------ Raw data ------
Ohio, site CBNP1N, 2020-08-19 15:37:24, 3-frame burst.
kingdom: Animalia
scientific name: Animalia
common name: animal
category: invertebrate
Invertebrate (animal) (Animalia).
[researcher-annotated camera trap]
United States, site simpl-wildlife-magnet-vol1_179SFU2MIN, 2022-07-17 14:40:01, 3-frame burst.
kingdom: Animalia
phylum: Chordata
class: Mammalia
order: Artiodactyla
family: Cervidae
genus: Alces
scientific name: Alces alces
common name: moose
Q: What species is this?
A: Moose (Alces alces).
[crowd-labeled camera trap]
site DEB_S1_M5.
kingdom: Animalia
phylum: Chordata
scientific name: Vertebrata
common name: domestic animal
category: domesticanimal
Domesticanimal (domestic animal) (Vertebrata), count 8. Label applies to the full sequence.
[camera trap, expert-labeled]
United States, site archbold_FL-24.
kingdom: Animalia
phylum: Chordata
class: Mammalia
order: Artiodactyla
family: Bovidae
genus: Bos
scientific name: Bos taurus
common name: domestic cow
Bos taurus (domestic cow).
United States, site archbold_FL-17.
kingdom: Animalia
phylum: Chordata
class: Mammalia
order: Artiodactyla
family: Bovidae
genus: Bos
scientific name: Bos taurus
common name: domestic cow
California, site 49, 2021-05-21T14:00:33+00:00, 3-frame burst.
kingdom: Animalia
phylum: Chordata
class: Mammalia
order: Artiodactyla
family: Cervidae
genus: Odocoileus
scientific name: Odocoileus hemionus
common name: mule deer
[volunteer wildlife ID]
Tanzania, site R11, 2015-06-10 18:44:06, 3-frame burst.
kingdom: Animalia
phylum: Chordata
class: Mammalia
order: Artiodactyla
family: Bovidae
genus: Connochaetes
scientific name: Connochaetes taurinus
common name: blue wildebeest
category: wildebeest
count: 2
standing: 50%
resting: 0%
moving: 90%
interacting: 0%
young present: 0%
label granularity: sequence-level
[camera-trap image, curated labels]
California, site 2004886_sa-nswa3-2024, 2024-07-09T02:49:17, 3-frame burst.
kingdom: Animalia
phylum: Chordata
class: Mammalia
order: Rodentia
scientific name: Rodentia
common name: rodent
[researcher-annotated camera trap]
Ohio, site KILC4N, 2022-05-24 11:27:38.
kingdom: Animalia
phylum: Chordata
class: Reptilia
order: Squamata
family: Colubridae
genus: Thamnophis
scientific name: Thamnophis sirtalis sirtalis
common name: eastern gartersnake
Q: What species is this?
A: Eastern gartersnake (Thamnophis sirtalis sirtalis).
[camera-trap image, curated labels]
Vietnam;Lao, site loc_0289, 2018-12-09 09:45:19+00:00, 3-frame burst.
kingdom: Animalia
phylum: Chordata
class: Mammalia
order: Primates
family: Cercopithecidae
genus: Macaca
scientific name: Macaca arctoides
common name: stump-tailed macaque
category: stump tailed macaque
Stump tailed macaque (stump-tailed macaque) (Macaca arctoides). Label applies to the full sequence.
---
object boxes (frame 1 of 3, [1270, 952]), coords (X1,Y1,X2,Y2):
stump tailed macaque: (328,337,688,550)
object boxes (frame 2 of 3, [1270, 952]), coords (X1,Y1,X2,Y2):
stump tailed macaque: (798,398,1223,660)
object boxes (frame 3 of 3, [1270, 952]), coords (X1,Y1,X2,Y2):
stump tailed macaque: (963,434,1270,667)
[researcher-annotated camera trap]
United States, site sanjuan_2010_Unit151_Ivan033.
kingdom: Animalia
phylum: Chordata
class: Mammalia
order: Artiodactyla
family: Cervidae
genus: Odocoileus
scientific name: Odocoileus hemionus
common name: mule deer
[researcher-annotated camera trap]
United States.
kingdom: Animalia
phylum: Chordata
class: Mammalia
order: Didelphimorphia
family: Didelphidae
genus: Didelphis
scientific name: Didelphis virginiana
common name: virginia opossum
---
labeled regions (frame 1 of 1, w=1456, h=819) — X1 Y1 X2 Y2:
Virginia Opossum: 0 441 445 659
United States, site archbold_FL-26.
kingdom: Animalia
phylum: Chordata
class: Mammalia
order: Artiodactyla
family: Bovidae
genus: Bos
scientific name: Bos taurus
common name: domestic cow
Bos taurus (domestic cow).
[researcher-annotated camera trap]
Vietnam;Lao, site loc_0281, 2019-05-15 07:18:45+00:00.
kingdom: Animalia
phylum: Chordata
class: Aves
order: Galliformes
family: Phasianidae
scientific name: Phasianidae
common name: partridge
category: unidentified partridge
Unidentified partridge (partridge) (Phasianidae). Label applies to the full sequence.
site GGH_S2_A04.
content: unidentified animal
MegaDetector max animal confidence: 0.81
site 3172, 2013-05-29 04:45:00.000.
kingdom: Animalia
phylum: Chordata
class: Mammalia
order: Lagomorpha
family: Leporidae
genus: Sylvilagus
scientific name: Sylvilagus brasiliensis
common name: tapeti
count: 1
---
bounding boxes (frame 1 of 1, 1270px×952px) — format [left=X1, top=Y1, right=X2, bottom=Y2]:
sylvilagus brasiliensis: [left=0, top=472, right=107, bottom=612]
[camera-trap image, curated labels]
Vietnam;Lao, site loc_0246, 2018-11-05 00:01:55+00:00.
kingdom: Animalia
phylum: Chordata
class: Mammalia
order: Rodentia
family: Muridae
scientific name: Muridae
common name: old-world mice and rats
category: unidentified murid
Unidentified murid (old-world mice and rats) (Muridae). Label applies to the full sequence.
------
_Task brief_. Each record above has to be retyped exactly, with nothing left out.

_Result of this task_.
Ohio, site CBNP1N, 2020-08-19 15:37:24, 3-frame burst.
kingdom: Animalia
scientific name: Animalia
common name: animal
category: invertebrate
Invertebrate (animal) (Animalia).
[researcher-annotated camera trap]
United States, site simpl-wildlife-magnet-vol1_179SFU2MIN, 2022-07-17 14:40:01, 3-frame burst.
kingdom: Animalia
phylum: Chordata
class: Mammalia
order: Artiodactyla
family: Cervidae
genus: Alces
scientific name: Alces alces
common name: moose
Q: What species is this?
A: Moose (Alces alces).
[crowd-labeled camera trap]
site DEB_S1_M5.
kingdom: Animalia
phylum: Chordata
scientific name: Vertebrata
common name: domestic animal
category: domesticanimal
Domesticanimal (domestic animal) (Vertebrata), count 8. Label applies to the full sequence.
[camera trap, expert-labeled]
United States, site archbold_FL-24.
kingdom: Animalia
phylum: Chordata
class: Mammalia
order: Artiodactyla
family: Bovidae
genus: Bos
scientific name: Bos taurus
common name: domestic cow
Bos taurus (domestic cow).
United States, site archbold_FL-17.
kingdom: Animalia
phylum: Chordata
class: Mammalia
order: Artiodactyla
family: Bovidae
genus: Bos
scientific name: Bos taurus
common name: domestic cow
California, site 49, 2021-05-21T14:00:33+00:00, 3-frame burst.
kingdom: Animalia
phylum: Chordata
class: Mammalia
order: Artiodactyla
family: Cervidae
genus: Odocoileus
scientific name: Odocoileus hemionus
common name: mule deer
[volunteer wildlife ID]
Tanzania, site R11, 2015-06-10 18:44:06, 3-frame burst.
kingdom: Animalia
phylum: Chordata
class: Mammalia
order: Artiodactyla
family: Bovidae
genus: Connochaetes
scientific name: Connochaetes taurinus
common name: blue wildebeest
category: wildebeest
count: 2
standing: 50%
resting: 0%
moving: 90%
interacting: 0%
young present: 0%
label granularity: sequence-level
[camera-trap image, curated labels]
California, site 2004886_sa-nswa3-2024, 2024-07-09T02:49:17, 3-frame burst.
kingdom: Animalia
phylum: Chordata
class: Mammalia
order: Rodentia
scientific name: Rodentia
common name: rodent
[researcher-annotated camera trap]
Ohio, site KILC4N, 2022-05-24 11:27:38.
kingdom: Animalia
phylum: Chordata
class: Reptilia
order: Squamata
family: Colubridae
genus: Thamnophis
scientific name: Thamnophis sirtalis sirtalis
common name: eastern gartersnake
Q: What species is this?
A: Eastern gartersnake (Thamnophis sirtalis sirtalis).
[camera-trap image, curated labels]
Vietnam;Lao, site loc_0289, 2018-12-09 09:45:19+00:00, 3-frame burst.
kingdom: Animalia
phylum: Chordata
class: Mammalia
order: Primates
family: Cercopithecidae
genus: Macaca
scientific name: Macaca arctoides
common name: stump-tailed macaque
category: stump tailed macaque
Stump tailed macaque (stump-tailed macaque) (Macaca arctoides). Label applies to the full sequence.
---
object boxes (frame 1 of 3, [1270, 952]), coords (X1,Y1,X2,Y2):
stump tailed macaque: (328,337,688,550)
object boxes (frame 2 of 3, [1270, 952]), coords (X1,Y1,X2,Y2):
stump tailed macaque: (798,398,1223,660)
object boxes (frame 3 of 3, [1270, 952]), coords (X1,Y1,X2,Y2):
stump tailed macaque: (963,434,1270,667)
[researcher-annotated camera trap]
United States, site sanjuan_2010_Unit151_Ivan033.
kingdom: Animalia
phylum: Chordata
class: Mammalia
order: Artiodactyla
family: Cervidae
genus: Odocoileus
scientific name: Odocoileus hemionus
common name: mule deer
[researcher-annotated camera trap]
United States.
kingdom: Animalia
phylum: Chordata
class: Mammalia
order: Didelphimorphia
family: Didelphidae
genus: Didelphis
scientific name: Didelphis virginiana
common name: virginia opossum
---
labeled regions (frame 1 of 1, w=1456, h=819) — X1 Y1 X2 Y2:
Virginia Opossum: 0 441 445 659
United States, site archbold_FL-26.
kingdom: Animalia
phylum: Chordata
class: Mammalia
order: Artiodactyla
family: Bovidae
genus: Bos
scientific name: Bos taurus
common name: domestic cow
Bos taurus (domestic cow).
[researcher-annotated camera trap]
Vietnam;Lao, site loc_0281, 2019-05-15 07:18:45+00:00.
kingdom: Animalia
phylum: Chordata
class: Aves
order: Galliformes
family: Phasianidae
scientific name: Phasianidae
common name: partridge
category: unidentified partridge
Unidentified partridge (partridge) (Phasianidae). Label applies to the full sequence.
site GGH_S2_A04.
content: unidentified animal
MegaDetector max animal confidence: 0.81
site 3172, 2013-05-29 04:45:00.000.
kingdom: Animalia
phylum: Chordata
class: Mammalia
order: Lagomorpha
family: Leporidae
genus: Sylvilagus
scientific name: Sylvilagus brasiliensis
common name: tapeti
count: 1
---
bounding boxes (frame 1 of 1, 1270px×952px) — format [left=X1, top=Y1, right=X2, bottom=Y2]:
sylvilagus brasiliensis: [left=0, top=472, right=107, bottom=612]
[camera-trap image, curated labels]
Vietnam;Lao, site loc_0246, 2018-11-05 00:01:55+00:00.
kingdom: Animalia
phylum: Chordata
class: Mammalia
order: Rodentia
family: Muridae
scientific name: Muridae
common name: old-world mice and rats
category: unidentified murid
Unidentified murid (old-world mice and rats) (Muridae). Label applies to the full sequence.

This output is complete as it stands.